The FDA then forced drug manufacturers to add a “black box” warning to the medications, describing the risk and emphasizing the need for close monitoring.
The action came after researchers analyzed 4,400 patients in 24 trials and concluded that children on antidepressants showed a greater risk of suicidal thoughts during the first few months of treatment as compared to a placebo group of depressed children.
Balancing the Risks
Noted Harvard psychiatrist Alvin Poussaint, M.D., worries that the FDA’s new labeling may make parents reluctant to seek treatment for their depressed children and psychiatrists reluctant to prescribe antidepressants to children for fear of lawsuits. He points out that none of the children in the study actually committed suicide.

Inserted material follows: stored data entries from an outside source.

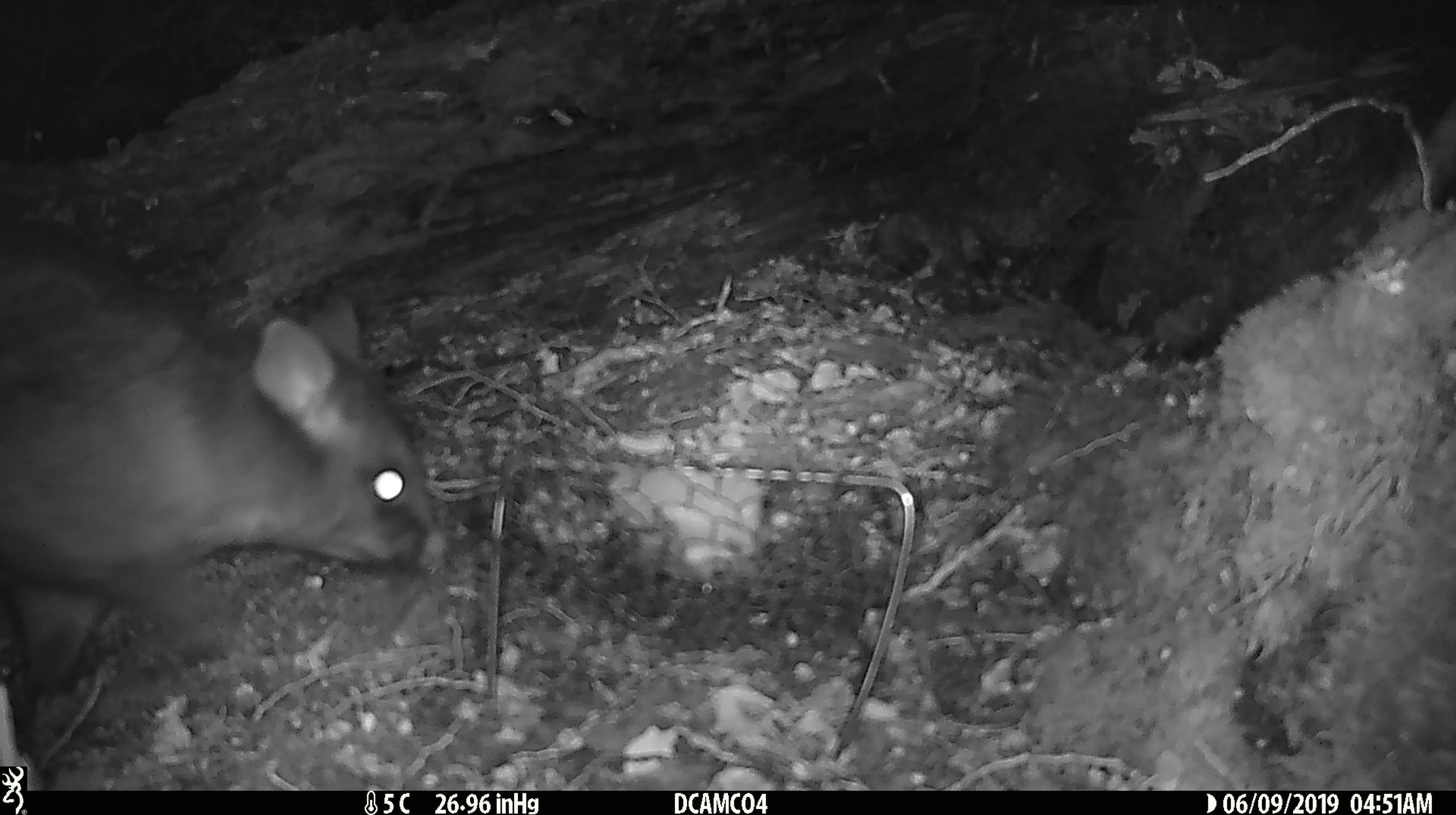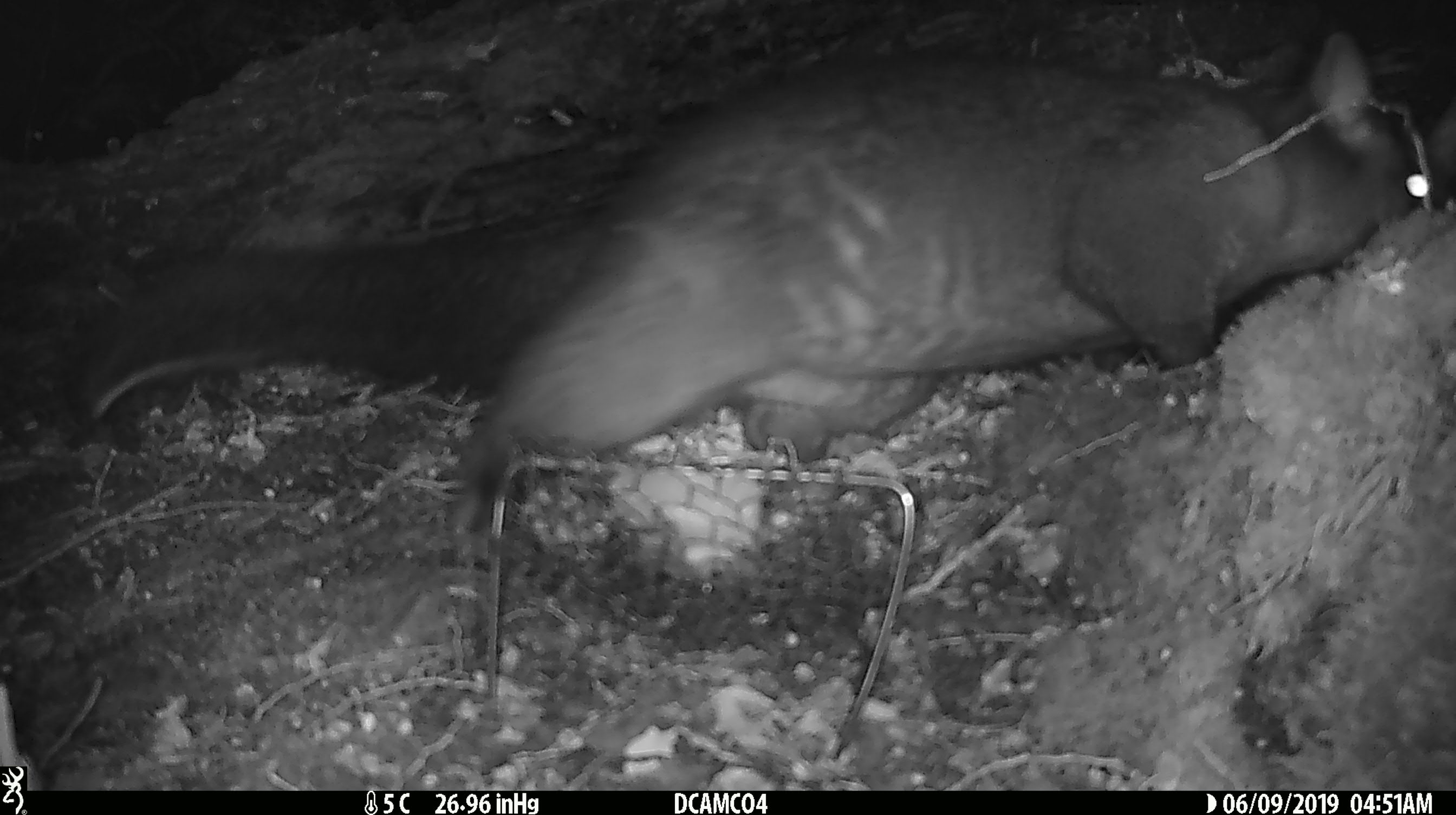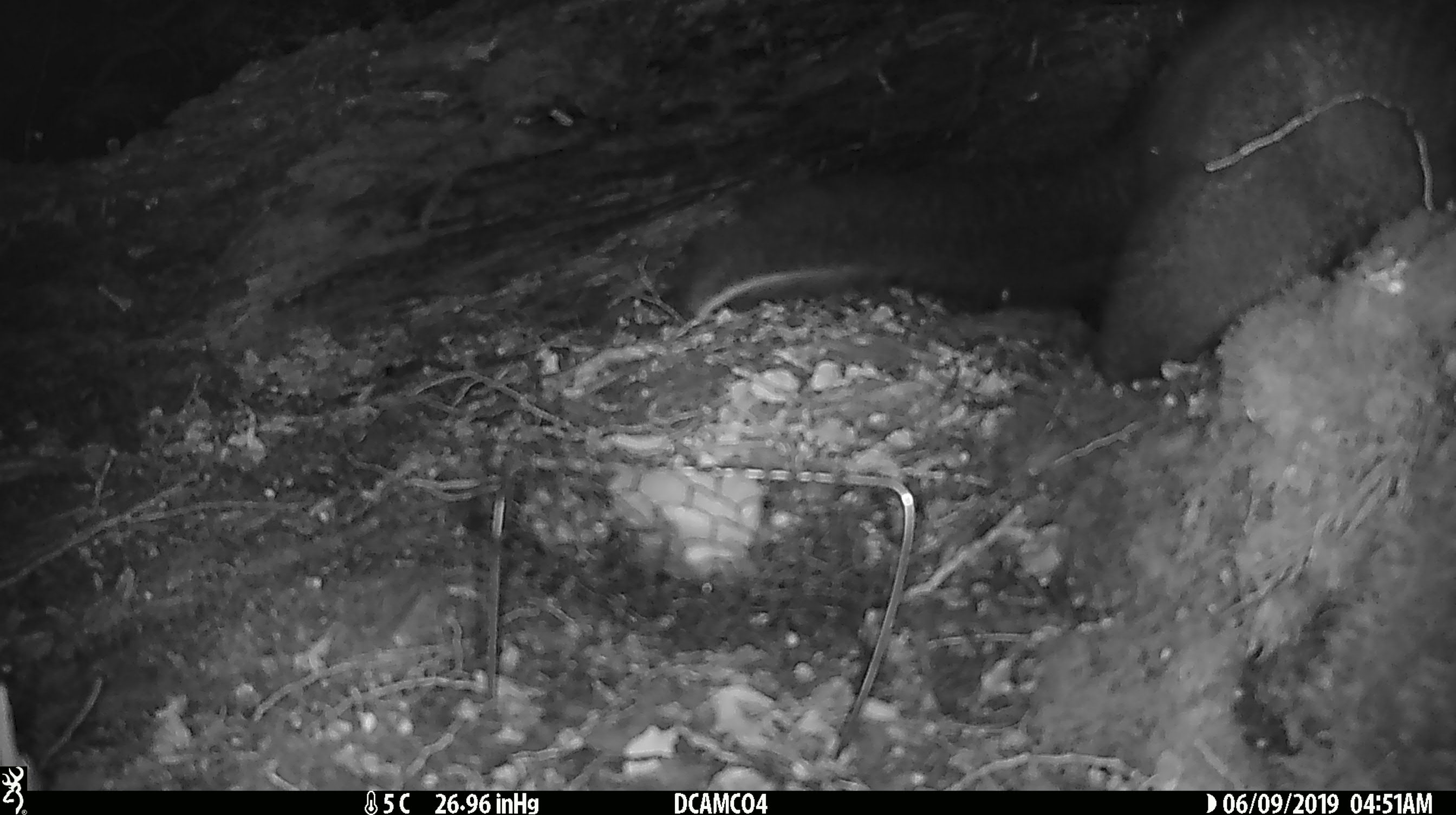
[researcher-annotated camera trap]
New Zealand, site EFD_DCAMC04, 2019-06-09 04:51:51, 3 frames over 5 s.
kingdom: Animalia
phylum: Chordata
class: Mammalia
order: Diprotodontia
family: Phalangeridae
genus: Trichosurus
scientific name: Trichosurus vulpecula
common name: common brushtail possum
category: possum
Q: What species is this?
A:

“I think there may be a greater risk of committing suicide without these antidepressants than with a trial of antidepressants, but the children should be watched,” Poussaint says.
Other child psychiatrists agree, pointing to studies that show suicide rates dip in areas where antidepressant use among young people is widespread. They also cite the National Institute of Mental Health’s Treatment for Adolescents with Depression Study, a $17-million project that compared short- and long-term effectiveness of medication and psychotherapy for depression in kids ages 12 to 17. Researchers found that Prozac combined with cognitive-behavioral “talk” therapy produced the best success rate (71 percent improved) in treating depression. Second best was medication alone (61 percent improved), followed by talk therapy alone (44 percent) and the control group (35 percent).